Experimental study of flow resistance in the presence of rigid vegetation and its prediction with intelligent models

Document Type : Research Paper

Authors

1 Depratment of Irrigation and Reclamation Engineering, University College of Agriculture and Natural Resources, University of Tehran, Karaj, Iran

2 Department of Water Science and Engineering, Arak University, Arak, Iran

Abstract

Determining the resistance coefficients and reducing the uncertainty in selecting this parameter is one of the most essential factors in achieving the flow characteristics in rivers and open channels. Therefore, the appropriate selection of roughness coefficient in different conditions, such as vegetation, has been one of the important research topics. This research first determined the Manning’s roughness coefficient in a laboratory flume with different vegetation arrangements. Then, the ability of five intelligent models, including GMDH, ANN-RBF, RT, ANFIS, and ANFIS-PSO, to predict the Manning’s roughness coefficient was evaluated. The models were coded in the MATLAB software.
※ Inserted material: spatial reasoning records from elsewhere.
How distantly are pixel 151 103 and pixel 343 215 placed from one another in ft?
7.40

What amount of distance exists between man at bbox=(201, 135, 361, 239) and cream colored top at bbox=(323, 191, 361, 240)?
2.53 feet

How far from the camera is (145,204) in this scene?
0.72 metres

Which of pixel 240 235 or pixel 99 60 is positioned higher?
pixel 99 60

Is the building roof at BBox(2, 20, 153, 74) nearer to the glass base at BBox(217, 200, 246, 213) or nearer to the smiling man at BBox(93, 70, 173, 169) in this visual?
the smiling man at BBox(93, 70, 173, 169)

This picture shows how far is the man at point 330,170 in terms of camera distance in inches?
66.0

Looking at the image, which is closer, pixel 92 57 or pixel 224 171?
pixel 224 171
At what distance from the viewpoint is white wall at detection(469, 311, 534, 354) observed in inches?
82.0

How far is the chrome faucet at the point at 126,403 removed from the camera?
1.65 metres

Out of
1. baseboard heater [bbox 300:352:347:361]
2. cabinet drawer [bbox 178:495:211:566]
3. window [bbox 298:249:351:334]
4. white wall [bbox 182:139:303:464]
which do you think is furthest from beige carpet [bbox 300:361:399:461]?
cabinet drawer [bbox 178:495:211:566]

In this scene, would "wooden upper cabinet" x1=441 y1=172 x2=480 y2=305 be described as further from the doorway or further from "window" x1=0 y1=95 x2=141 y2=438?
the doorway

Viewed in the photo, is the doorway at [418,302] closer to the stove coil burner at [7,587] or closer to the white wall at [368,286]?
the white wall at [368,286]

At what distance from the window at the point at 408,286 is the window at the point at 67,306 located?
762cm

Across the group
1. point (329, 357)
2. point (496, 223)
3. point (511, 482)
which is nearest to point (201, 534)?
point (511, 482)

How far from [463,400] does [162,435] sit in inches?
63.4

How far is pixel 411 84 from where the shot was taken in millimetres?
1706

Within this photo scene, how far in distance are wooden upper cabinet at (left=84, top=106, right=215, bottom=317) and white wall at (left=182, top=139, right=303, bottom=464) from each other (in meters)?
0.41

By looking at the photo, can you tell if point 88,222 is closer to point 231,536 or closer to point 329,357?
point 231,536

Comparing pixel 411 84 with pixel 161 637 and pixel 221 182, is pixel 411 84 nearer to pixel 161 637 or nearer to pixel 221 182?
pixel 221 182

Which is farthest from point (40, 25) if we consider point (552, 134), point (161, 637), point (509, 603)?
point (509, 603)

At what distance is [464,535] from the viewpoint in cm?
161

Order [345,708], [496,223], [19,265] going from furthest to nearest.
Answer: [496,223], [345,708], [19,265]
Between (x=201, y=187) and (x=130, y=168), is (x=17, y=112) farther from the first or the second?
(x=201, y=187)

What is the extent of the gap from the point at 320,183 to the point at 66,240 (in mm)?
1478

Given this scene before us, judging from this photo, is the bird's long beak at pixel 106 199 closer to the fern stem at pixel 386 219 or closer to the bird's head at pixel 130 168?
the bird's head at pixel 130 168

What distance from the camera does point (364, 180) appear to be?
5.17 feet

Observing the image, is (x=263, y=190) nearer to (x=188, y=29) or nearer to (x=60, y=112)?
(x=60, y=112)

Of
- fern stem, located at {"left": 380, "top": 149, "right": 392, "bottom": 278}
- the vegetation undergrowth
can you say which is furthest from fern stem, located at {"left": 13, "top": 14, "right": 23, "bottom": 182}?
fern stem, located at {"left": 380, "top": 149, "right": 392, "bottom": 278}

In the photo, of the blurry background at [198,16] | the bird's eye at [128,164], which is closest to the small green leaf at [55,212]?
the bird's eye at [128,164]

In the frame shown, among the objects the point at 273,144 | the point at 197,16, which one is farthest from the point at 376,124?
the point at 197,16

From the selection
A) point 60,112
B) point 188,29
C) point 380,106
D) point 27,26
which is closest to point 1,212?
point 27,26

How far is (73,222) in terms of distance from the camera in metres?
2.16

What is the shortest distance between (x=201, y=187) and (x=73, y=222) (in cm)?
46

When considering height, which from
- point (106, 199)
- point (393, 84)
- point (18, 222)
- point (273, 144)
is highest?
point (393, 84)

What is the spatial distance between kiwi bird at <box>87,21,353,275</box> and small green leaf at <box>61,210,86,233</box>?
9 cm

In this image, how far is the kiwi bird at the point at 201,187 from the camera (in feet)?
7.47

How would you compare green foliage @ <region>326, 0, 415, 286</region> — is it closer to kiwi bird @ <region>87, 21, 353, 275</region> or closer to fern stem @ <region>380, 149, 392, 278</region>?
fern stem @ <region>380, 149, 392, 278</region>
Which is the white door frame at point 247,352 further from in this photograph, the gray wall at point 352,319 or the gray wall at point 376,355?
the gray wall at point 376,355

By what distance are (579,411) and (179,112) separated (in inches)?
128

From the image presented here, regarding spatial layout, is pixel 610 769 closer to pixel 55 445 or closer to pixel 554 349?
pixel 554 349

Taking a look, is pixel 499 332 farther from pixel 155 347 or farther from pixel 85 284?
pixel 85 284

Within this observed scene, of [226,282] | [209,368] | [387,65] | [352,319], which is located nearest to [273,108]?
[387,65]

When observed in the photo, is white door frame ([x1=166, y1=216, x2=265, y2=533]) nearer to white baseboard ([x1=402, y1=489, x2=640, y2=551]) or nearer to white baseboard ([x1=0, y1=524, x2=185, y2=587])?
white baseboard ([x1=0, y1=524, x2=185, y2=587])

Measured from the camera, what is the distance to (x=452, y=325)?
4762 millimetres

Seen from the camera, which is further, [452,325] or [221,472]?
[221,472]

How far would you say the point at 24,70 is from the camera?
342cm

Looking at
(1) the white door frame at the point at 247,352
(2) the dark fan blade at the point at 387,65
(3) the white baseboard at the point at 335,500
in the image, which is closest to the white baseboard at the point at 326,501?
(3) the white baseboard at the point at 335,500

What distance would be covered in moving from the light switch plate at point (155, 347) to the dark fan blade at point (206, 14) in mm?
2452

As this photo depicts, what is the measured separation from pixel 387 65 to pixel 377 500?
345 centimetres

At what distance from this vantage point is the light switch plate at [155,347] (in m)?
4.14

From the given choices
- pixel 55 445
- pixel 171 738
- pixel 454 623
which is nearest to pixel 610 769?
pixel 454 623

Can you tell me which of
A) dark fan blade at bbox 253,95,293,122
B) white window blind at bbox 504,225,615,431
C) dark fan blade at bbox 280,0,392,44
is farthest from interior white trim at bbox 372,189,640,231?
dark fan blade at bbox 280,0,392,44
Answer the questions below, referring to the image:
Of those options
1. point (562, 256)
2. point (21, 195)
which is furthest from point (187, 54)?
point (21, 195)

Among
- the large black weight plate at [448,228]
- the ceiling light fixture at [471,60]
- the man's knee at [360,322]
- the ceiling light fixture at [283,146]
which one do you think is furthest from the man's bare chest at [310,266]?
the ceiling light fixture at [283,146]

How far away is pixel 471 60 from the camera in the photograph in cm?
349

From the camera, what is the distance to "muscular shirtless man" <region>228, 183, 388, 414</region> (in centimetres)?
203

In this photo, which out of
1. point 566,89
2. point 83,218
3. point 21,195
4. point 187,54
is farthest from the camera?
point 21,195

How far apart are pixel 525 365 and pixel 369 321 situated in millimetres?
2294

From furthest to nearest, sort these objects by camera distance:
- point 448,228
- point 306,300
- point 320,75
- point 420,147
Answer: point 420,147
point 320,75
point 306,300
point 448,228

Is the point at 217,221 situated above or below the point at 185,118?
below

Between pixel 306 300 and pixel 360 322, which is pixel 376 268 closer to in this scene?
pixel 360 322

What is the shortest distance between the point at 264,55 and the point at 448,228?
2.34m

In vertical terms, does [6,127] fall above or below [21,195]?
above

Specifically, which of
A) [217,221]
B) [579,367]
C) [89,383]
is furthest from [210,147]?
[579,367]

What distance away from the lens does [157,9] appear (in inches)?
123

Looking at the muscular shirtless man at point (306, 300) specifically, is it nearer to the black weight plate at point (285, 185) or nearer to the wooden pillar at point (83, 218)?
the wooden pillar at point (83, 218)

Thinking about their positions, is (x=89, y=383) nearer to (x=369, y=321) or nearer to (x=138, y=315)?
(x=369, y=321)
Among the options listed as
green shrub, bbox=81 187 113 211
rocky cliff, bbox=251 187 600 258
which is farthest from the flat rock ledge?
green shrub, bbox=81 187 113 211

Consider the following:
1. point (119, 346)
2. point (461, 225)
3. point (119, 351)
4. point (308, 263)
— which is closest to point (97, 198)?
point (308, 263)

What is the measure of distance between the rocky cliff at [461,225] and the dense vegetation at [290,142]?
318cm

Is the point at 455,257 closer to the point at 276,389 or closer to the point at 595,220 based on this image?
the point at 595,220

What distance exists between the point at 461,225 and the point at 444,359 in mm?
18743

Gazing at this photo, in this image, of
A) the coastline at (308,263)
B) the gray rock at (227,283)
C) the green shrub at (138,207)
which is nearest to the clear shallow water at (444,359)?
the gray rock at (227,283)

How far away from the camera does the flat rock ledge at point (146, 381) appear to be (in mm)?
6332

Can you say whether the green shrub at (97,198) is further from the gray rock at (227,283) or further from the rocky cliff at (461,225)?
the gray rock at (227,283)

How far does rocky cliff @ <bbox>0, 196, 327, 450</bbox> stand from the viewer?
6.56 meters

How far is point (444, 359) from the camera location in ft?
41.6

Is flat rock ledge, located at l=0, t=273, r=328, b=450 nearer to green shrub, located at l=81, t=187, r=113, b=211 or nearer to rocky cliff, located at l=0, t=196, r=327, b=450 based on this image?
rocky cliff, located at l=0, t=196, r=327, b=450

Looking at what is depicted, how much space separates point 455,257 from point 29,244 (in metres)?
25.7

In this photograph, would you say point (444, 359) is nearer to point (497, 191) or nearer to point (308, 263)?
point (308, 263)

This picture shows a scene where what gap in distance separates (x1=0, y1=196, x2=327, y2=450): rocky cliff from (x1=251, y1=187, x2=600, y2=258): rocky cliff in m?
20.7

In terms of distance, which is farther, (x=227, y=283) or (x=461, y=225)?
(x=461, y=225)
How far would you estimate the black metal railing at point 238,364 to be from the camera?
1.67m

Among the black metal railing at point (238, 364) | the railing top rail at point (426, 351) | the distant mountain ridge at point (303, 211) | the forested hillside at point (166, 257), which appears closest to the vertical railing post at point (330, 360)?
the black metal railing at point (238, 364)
Due to the creation of a gradually varied flow in the laboratory flume, the water level profile obtained through Euler's method was compared with the experimental values. The results showed an acceptable agreement between the experimental water level profiles and the estimates made by Euler's method. The evaluation of the results based on the statistics showed that the ANFIS-PSO model performs better than other models in predicting the Manning’s coefficient. Hence, the results of this model are RMSE=0.0096, R2=0.9984 and KGE=0.9922 in the training phase and RMSE=0.0099, R2= 0.9982 and KGE=0.9873 in the test phase. The ANN-RBF, GMDH, ANFIS, and RT models are in the next ranks. By evaluating the results of different combinations in modeling, it was found that three parameters of vegetation density (D), vegetation arrangement (N) and Reynolds number (Re) had, respectively, significant effect in estimating the correct results.

Keywords

Main Subjects


Experimental study of flow resistance in the presence of rigid vegetation and its prediction with intelligent models

EXTENDED ABSTRACT

 

Introduction

The presence of vegetation in rivers and waterways is one of the main factors that increases the roughness coefficient, therefore, it should be considered in the designs. Research related to vegetation in waterways has often been conducted with the assumption of uniform flow conditions (Zhang et al., 2019). In addition, limited research has been done on different types of vegetation. Therefore, it is necessary to investigate Manning's coefficient in the presence of vegetation under gradually varied flow conditions.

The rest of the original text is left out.